My statistics at the moment are pretty stock standard, most people wouldn’t find them very exciting:
- I am 33 years old.
- Mother of one – Miss M (one) the sunshine of my life, music to my soul.
- Wife of Mr G – we met in early 2012 and only recently married.
- I’m currently on unpaid leave from work while I focus on being a mum.
- Mr G works in Western Australia and is only home one week in five so I am running the household on my own the remainder of the time.
- I plan to return to work part time in the new year.

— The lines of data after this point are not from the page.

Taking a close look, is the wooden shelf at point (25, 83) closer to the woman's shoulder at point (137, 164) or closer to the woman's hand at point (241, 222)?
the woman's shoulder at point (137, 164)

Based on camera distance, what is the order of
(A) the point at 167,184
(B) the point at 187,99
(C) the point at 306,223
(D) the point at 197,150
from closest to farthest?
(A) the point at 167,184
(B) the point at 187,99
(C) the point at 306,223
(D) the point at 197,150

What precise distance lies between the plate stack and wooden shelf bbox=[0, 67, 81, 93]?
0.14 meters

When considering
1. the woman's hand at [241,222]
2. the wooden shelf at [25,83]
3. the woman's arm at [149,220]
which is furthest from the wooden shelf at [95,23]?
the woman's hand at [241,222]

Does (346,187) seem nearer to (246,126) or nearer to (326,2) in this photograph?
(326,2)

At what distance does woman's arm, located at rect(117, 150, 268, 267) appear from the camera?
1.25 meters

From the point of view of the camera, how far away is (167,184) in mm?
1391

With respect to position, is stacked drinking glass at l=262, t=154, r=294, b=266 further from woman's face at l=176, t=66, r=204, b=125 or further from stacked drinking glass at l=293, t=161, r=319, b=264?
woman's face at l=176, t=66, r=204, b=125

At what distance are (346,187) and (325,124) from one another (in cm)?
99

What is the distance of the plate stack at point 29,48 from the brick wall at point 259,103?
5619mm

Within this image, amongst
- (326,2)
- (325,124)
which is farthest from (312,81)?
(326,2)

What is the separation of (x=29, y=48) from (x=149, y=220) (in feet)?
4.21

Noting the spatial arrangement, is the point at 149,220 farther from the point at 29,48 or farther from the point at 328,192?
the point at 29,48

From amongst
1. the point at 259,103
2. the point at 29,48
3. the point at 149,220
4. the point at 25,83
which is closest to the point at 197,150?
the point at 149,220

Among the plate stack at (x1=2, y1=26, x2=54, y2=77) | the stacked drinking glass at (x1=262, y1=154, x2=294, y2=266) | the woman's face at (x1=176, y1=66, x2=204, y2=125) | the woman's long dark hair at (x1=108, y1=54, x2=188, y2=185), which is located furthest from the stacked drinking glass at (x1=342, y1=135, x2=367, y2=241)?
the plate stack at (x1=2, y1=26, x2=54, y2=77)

My life is happy and full of love and laughs. I don’t have much to complain about at all. Motherhood however, really hit me for six and I only came up for air when Miss M was about 11 months old. Up until that point I didn’t have time to think about how I had changed, who I was and whether I was happy with how I’d changed. I was focussed on getting through the days and having a happy and rested baby. Although I don’t have heaps of spare time to think about these things still, Miss M is a bit more independent now and I do have more time. Plus, I am committed to working it out for myself.

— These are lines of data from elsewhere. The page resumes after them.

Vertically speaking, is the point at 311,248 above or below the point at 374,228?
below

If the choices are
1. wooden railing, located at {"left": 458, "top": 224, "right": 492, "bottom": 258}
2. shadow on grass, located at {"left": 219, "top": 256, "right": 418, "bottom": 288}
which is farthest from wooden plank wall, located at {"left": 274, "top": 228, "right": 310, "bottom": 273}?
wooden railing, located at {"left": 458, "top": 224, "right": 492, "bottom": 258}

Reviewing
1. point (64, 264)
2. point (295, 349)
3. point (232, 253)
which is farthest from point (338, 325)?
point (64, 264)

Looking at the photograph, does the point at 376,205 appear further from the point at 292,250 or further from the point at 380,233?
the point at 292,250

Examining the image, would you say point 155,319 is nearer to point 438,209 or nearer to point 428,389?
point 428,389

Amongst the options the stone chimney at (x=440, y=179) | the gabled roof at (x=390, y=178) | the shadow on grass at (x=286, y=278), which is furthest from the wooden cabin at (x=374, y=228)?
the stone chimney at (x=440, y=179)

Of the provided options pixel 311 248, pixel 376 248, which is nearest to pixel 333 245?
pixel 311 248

Getting to this point of my life – where I can actually say I am genuinely happy, has been a long journey. I was married once before when I was too young, I ran away from a lot of my emotional problems and running away from problems is expensive! All those long haul flights add up and eventually get you into some pretty bad personal debt. On the upside, I have seen some beautiful places around the world and own some beautiful shoes. My history is full of lots of laughs and great memories but there are some very dark times as well, including bouts of depression, not valuing myself, and what was probably borderline-alcoholism.
On my last trip overseas at the end of 2011 I embraced a new way of looking at the world, the people who came into my life, and I started to let go of the past. It was self motivated and I started what has now nearly been a three year journey of self-discovery, attempting to live by the mantra that healthy IS happy, investing in the right people, and finally letting myself fall in love and be loved by a good man – the best man! Although the road is getting smoother I am forever excited about the changes and challenges that might be on the horizon. Sometimes the road is still bumpy and there’s self-doubt and tears. Overall, I can confidently say that right NOW I am in the best place I have ever been.
The Mummy & The Minx is a project that I am very excited about. It is embracing a lot of themes and topics that I am passionate about. I really hope Mrs M and I can add value to some lovely ladies’ lives by discussing the issues that are important to us.